Durante unos instantes volvió a ser el mismo Gavin de siempre, y sus pensamientos se concentraron en la mejor manera de aprovechar el descuido de sus captores. Trazar directamente a partir de la luxina rota era complicado, pero ni mucho menos imposible para él, Gavin Guile. Por algo era el Prisma; no había nada que no pudiera...

Mejor dicho, no había nada que pudiera hacer ahora, que ya no distinguía los colores. Era incapaz de trazar nada. A la exigua luz de las lámparas que se mecían lánguidamente con los vaivenes de la embarcación, el mundo oscilaba en tonos de gris.

Amiento le apretó los nudos sobre el dorso de las manos y profirió un gruñido ininteligible. Gavin lo interpretó como la señal convenida para izar los brazos entumecidos de nuevo hasta el remo.

—C-c-combate la infección —dijo uno de sus compañeros de remo, el Número Ocho, aunque algunos de los hombres lo llamaban Jodelotodo. Gavin no sabía por qué. Esta era una comunidad poco ortodoxa, con su jerga particular y sus chistes privados, y él no formaba parte de ella—. Aquí abajo, en la tripa, la infección te puede partir en dos como un rayo.

¿La luxina supervioleta combatía las infecciones? No era algo que se enseñara en la Cromería, pero eso no significaba que fuese mentira. O puede que se tratara de un nuevo descubrimiento, posterior a la guerra, y nadie le hubiera hablado de él.
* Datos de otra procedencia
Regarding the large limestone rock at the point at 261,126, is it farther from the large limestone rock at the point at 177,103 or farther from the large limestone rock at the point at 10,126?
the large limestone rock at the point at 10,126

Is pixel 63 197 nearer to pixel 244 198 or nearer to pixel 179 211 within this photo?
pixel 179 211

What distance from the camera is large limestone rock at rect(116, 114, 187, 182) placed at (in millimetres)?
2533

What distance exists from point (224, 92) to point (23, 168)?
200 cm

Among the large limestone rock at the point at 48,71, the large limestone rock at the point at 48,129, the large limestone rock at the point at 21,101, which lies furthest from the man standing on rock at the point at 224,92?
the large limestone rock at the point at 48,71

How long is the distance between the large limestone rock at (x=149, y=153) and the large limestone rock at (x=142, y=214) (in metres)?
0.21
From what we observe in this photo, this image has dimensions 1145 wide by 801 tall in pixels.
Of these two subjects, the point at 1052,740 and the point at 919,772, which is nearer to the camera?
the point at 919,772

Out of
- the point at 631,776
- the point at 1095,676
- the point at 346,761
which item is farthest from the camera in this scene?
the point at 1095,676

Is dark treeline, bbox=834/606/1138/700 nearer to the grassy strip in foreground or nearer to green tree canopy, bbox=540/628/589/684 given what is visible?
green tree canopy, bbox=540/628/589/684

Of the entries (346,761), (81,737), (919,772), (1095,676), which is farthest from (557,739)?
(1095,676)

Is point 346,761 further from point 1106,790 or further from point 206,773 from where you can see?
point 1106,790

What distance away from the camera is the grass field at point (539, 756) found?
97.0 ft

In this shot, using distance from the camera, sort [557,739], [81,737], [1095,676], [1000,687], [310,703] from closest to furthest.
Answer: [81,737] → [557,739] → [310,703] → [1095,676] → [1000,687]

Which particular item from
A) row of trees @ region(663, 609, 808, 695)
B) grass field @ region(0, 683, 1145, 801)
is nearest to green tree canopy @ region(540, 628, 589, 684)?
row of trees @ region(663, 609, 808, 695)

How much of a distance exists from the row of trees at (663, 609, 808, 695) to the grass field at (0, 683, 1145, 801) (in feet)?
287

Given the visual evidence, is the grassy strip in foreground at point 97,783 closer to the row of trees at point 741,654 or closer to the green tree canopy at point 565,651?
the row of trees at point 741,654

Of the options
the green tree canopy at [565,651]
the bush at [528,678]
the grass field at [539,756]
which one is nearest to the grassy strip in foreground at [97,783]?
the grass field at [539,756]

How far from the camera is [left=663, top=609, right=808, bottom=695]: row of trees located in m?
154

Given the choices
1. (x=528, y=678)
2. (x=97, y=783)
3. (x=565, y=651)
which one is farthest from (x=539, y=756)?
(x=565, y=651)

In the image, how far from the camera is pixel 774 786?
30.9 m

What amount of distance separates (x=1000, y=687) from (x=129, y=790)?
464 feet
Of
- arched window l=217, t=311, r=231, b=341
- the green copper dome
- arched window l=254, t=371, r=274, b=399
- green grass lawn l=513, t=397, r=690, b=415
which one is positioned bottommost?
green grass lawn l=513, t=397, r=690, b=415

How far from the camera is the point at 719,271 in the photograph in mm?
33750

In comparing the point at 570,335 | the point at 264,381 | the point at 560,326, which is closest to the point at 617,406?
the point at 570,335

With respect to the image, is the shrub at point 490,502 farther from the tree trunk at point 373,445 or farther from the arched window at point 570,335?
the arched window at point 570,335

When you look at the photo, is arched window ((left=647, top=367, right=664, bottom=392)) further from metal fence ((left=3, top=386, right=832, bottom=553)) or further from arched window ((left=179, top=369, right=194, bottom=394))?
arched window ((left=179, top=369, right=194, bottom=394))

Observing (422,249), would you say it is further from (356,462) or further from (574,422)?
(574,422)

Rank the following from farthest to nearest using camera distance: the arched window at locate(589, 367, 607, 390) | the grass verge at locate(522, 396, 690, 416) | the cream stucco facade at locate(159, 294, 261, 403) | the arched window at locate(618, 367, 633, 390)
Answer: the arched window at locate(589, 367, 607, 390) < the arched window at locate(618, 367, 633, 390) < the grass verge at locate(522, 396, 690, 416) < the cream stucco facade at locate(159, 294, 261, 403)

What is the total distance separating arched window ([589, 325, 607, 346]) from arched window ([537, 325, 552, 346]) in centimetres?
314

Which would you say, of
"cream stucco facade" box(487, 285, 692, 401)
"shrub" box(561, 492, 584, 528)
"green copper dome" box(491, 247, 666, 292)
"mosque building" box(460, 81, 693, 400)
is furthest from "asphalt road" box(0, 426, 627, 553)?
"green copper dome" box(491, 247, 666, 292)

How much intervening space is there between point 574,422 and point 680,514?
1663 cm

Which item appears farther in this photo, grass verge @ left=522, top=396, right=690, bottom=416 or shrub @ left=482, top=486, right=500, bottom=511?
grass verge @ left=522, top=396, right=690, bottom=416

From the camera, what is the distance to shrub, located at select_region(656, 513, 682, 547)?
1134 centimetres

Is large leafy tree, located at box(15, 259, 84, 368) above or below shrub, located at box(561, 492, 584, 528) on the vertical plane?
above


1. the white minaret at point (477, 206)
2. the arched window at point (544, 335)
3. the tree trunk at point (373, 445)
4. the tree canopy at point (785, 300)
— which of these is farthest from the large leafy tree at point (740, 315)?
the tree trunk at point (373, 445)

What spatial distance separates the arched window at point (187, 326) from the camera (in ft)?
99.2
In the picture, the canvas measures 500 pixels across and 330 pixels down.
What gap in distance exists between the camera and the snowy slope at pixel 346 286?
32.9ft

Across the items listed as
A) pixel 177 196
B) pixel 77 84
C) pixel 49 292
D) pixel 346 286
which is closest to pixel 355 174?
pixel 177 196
Sus pensamientos, sin embargo, se vieron arrastrados a Dazen, su hermano, y los cortes que se había practicado a sí mismo en el pecho. ¿Cómo era que Dazen no sucumbió a la infección en el infierno que Gavin había construido para él?

¿Sería acaso un simple ataque de fiebre, y no de locura, lo que había convencido a Gavin de que debía matar a su hermano prisionero?

Ya era demasiado tarde, en cualquier caso. Rememoró una vez más la sangre y los sesos que habían saltado del cráneo de Dazen y salpicado la pared de su celda cuando Gavin disparó contra él.

Cerró los dedos vendados en torno al remo desgastado por el uso, la madera esmaltada con el sudor, la sangre y otras secreciones de tantas manos como habían pasado por allí antes que las suyas.

—Endereza la espalda, Seis —dijo el Número Ocho—. El lumbago terminará matándote como hagas todo el esfuerzo con los riñones. —Tantas palabras seguidas sin ninguna maldición intercalada era un verdadero milagro.

Nadie sabía por qué, pero al Ocho le había dado por adoptar a Gavin. Aunque este sospechaba que la ayuda del nervudo angari no era completamente desinteresada. Gavin era el tercer ocupante de su banco. Si Gavin remaba menos, el Siete y el Ocho tendrían que esforzarse más para mantener el compás, y el capitán Artillero no estaba por la labor de aflojar el ritmo. Cuanto antes se alejaran del escenario de la caída de Ru, mejor.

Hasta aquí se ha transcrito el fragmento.